What you will do: Give the records again in full, exactly as they are.

Records supplied:
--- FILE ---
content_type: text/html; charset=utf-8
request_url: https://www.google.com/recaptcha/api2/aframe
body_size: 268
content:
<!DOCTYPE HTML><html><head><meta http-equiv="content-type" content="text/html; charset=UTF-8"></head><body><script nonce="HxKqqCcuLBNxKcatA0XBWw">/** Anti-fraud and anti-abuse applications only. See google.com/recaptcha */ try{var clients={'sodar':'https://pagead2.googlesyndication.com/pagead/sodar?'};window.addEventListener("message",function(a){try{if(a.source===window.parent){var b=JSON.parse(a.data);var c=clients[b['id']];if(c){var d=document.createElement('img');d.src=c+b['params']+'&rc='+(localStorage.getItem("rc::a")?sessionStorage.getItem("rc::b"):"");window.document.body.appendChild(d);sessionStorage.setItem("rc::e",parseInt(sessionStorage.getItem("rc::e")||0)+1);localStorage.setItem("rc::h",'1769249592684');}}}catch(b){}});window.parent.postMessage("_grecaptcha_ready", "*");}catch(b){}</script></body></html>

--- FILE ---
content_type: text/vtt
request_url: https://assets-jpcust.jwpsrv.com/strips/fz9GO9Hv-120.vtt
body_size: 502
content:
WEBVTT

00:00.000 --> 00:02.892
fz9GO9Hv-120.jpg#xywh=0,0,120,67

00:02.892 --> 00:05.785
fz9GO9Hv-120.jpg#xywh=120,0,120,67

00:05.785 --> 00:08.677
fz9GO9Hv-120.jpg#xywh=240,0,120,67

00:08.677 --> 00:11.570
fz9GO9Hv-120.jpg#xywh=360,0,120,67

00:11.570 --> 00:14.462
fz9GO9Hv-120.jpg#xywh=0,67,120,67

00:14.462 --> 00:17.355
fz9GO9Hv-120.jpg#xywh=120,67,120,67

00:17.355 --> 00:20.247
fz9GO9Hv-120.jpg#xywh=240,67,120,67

Solution to this exercise:
--- FILE ---
content_type: text/html; charset=utf-8
request_url: https://www.google.com/recaptcha/api2/aframe
body_size: 268
content:
<!DOCTYPE HTML><html><head><meta http-equiv="content-type" content="text/html; charset=UTF-8"></head><body><script nonce="HxKqqCcuLBNxKcatA0XBWw">/** Anti-fraud and anti-abuse applications only. See google.com/recaptcha */ try{var clients={'sodar':'https://pagead2.googlesyndication.com/pagead/sodar?'};window.addEventListener("message",function(a){try{if(a.source===window.parent){var b=JSON.parse(a.data);var c=clients[b['id']];if(c){var d=document.createElement('img');d.src=c+b['params']+'&rc='+(localStorage.getItem("rc::a")?sessionStorage.getItem("rc::b"):"");window.document.body.appendChild(d);sessionStorage.setItem("rc::e",parseInt(sessionStorage.getItem("rc::e")||0)+1);localStorage.setItem("rc::h",'1769249592684');}}}catch(b){}});window.parent.postMessage("_grecaptcha_ready", "*");}catch(b){}</script></body></html>

--- FILE ---
content_type: text/vtt
request_url: https://assets-jpcust.jwpsrv.com/strips/fz9GO9Hv-120.vtt
body_size: 502
content:
WEBVTT

00:00.000 --> 00:02.892
fz9GO9Hv-120.jpg#xywh=0,0,120,67

00:02.892 --> 00:05.785
fz9GO9Hv-120.jpg#xywh=120,0,120,67

00:05.785 --> 00:08.677
fz9GO9Hv-120.jpg#xywh=240,0,120,67

00:08.677 --> 00:11.570
fz9GO9Hv-120.jpg#xywh=360,0,120,67

00:11.570 --> 00:14.462
fz9GO9Hv-120.jpg#xywh=0,67,120,67

00:14.462 --> 00:17.355
fz9GO9Hv-120.jpg#xywh=120,67,120,67

00:17.355 --> 00:20.247
fz9GO9Hv-120.jpg#xywh=240,67,120,67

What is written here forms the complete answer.